- [WHAT YOU WILL DO]
a – Answer each question from the Q Integrated court opinion, one answer per line, marked (i), (ii) and (iii): (i) In which court was the case filed? (ii) On what date did the court lift the suspension of briefing on the bid costs application and the attorneys' fees motion? (iii) Which act does the attorneys' fees motion invoke?
b – Retype the Q Integrated court opinion from "James C. Fontana, Dempsey" to "Tysons Comer, Virginia.".
c – Continue the Q Integrated court opinion on bid costs and attorneys' fees from the point where it stops.

- [DOCUMENT EXCERPT]
Case ID: fed-cl_132/html/0638-01.html
Source: Caselaw Access Project
Author: {"author": "LETTOW, Judge.", "license": "Public Domain", "url": "https://static.case.law/"}
Date Created: 2024-08-24T03:29:51.129683

Q INTEGRATED COMPANIES, LLC, Plaintiff, v. UNITED STATES, Defendant, and Sage Acquisitions, LLC, Defendant-Intervenor.
    No. 16-101C
    United States Court of Federal Claims.
    (Filed: July 5, 2017)
    
      James C. Fontana, Dempsey Fontana, PLLC, Tysons Corner, Virginia for plaintiff. With him on the briefs were David B. Dempsey and Jeffry R. Cook, Dempsey Fontana, PLLC, Tysons Comer, Virginia.
    Heidi L. Osterhout, Trial Attorney, Commercial Litigation Branch, Civil Division, United States Department of Justice, Washington, D.C. for defendant. With her on the briefs were Chad A. Readier, Acting Assistant Attorney General, CM Division, and Robert E. Kirschman, Jr., Director, and Douglas K. Mickle, Assistant Director, Commercial Litigation Branch, CM Division, United States Department of Justice, Washington, D.C. Of counsel was Rosamond Z. Xiang, Trial Attorney, United States Department of Housing & Urban Development, Washington, D.C.
   Trial court’s jurisdiction over a case after an appeal has heen filed

OPINION AND ORDER

LETTOW, Judge.

Pending before the court are plaintiffs application for bid preparation and proposal costs (“bid costs”), ECP No. 82, and plaintiffs motion for attorneys’ fees and related nontaxable expenses (“attorneys’ fees”), EOF No. 90, the latter of which has been filed invoking the Equal Access to Justice Act (“EAJA”), 28 U.S.C. § 2412(d)(1)(A). The application and motion are premised upon the court’s partial grant of Q Integrated’s motion for judgment on the administrative record on April 20, 2016, awarding a measure of injunc-tive relief and bid preparation and proposal costs, both in accord with 28 U.S.C. § 1491(b)(2). See Q Integrated Cos., LLC v. United States, 126 Fed.Cl. 124, 148 (2016) (“Q Integrated I"), appeal dismissed, No. 2016-1991, 2016 WL 4363180 (Fed. Cir. June 2, 2016). Thereafter, the court suspended briefing on plaintiffs application for bid costs and motion for attorneys’ fees pending the Small Business Administration’s (“SBA’s”) resolution of size appeals involving Q Integrated and defendant-intervenor Sage Acquisitions, LLC (“Sage”). See Order of Aug. 18, 2016, EOF No. 93. Following the SBA’s determinations that both Q Integrated and Sage were “other than small” with regard to contract awards not before the court in this case, the court considered and denied the government’s motion for relief from judgment under Rules 60(b)(2), (b)(6), and (b)(6) of the Rules of the Court of Federal Claims (“RCFC”). See generally Q Integrated Cos., LLC v. United States, 131 Fed.Cl. 125 (2017) (“Q Integrated II"), appeal filed, No. 2017-2090 (Fed. Cir. May 25, 2017). On March 27, 2017, the court lifted the suspension of briefing on plaintiffs application for bid costs and motion for attorneys’ fees, see Scheduling Order of Mar. 27, 2017, EOF No. 113, and the parties have briefed the application and motion. As briefing was being completed, on May 25, 2017, the government appealed the court’s denial of the motion for relief from judgment, which appeal remains pending before the Federal Circuit.

- [DATA]
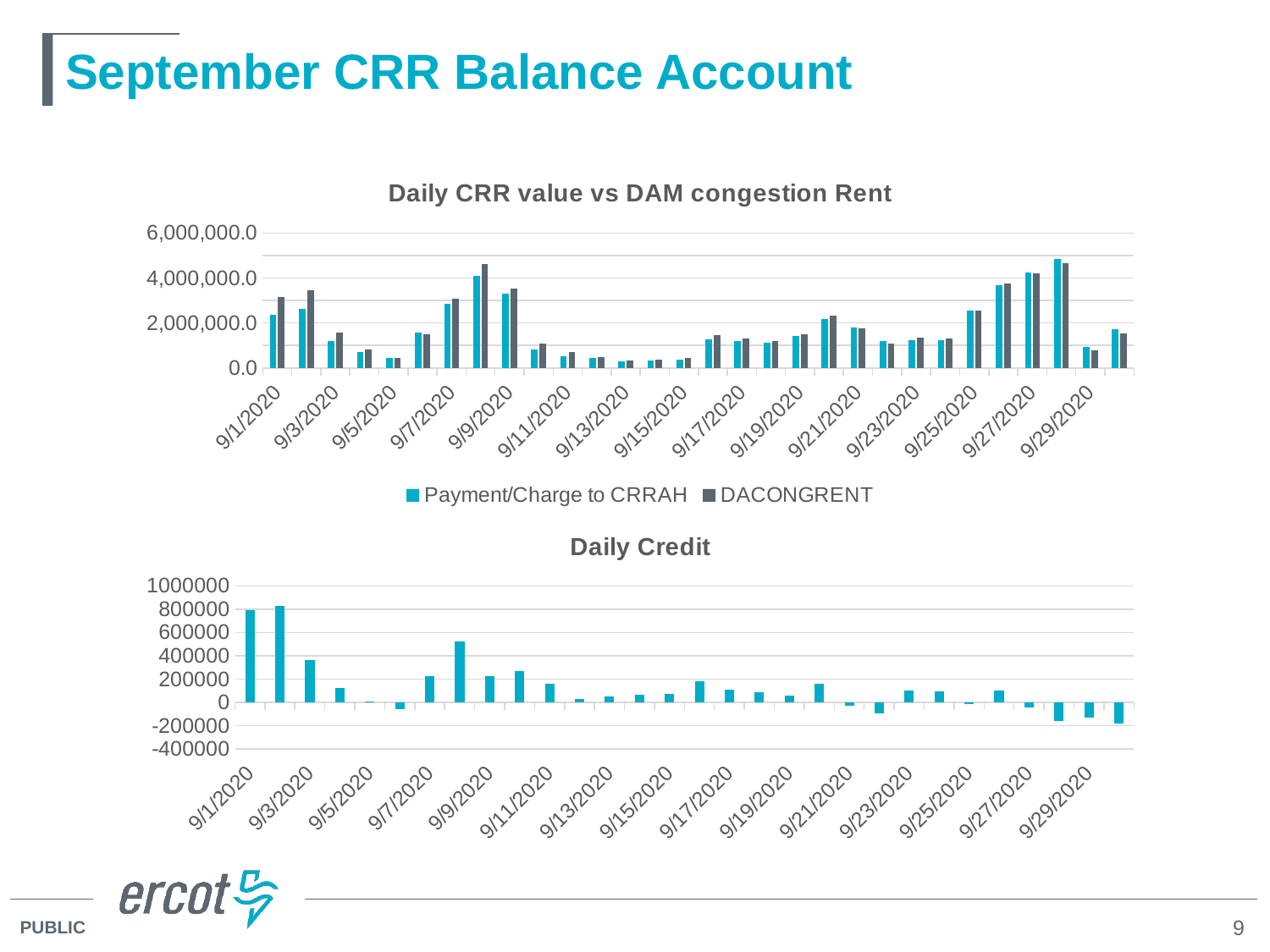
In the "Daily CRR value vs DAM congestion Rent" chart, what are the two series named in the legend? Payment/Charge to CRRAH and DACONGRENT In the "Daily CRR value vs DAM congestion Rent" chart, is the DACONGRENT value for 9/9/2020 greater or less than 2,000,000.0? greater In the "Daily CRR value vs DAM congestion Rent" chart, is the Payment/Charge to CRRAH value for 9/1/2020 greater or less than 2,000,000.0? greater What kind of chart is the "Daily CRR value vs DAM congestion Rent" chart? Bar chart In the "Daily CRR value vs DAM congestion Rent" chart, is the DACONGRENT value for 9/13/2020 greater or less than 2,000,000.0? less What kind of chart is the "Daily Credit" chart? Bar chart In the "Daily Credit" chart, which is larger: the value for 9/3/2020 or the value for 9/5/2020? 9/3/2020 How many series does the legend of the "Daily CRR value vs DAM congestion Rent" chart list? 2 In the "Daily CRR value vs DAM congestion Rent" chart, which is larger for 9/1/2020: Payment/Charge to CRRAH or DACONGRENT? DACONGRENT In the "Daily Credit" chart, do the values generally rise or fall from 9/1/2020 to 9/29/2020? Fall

- [SET OF ANSWERS]
a –
(i) The United States Court of Federal Claims.
(ii) March 27, 2017.
(iii) The Equal Access to Justice Act ("EAJA").

b –
James C. Fontana, Dempsey Fontana, PLLC, Tysons Corner, Virginia for plaintiff. With him on the briefs were David B. Dempsey and Jeffry R. Cook, Dempsey Fontana, PLLC, Tysons Comer, Virginia.

c –
Plaintiffs application for bid costs and motion for attorneys’ fees have been fully briefed. For the jurisdictional and prudential reasons stated, however, the court suspends consideration of the application and motion until the government’s appeal has been resolved.

BACKGROUND

The facts of this case have been extensively detailed in the court’s previous opinions, see Q Integrated I, 126 Fed.Cl. at 128-39; Q Integrated II, 131 Fed.Cl. at 128-31, and will be concisely summarized here. In July 2014, the Department of Housing and Urban Development (“HUD”) issued a solicitation for Asset Management contracts in twelve geographic areas of the United States. Q Integrated II, 131 Fed.Cl. at 128 (citations omitted). These contracts cover marketing and sales services for HUD’s “inventory of single-family homes obtained as a result of mortgage defaults.” Q Integrated I, 126 Fed.Cl. at 128. Certain contracts, including those for the three areas at issue in this case, Areas 7A, ID, and 5P, were intended to be small business set-aside contracts. See id. at 129. HUD awarded contracts for Areas 7A, ID, and 5P to Sage, despite the fact that Q Integrated presented a lower-priced offer for each of those areas. Q Integrated II, 131 Fed.Cl. at 128. Sage had a higher past performance rating than Q Integrated for all three areas, and therefore “HUD determined that the proposal from Sage ‘provided the best value based on a trade-off between its higher past performance rating and the price difference over the lowest-priced offer.’ ” Id. (quoting Q Integrated I, 126 Fed.Cl. at 136).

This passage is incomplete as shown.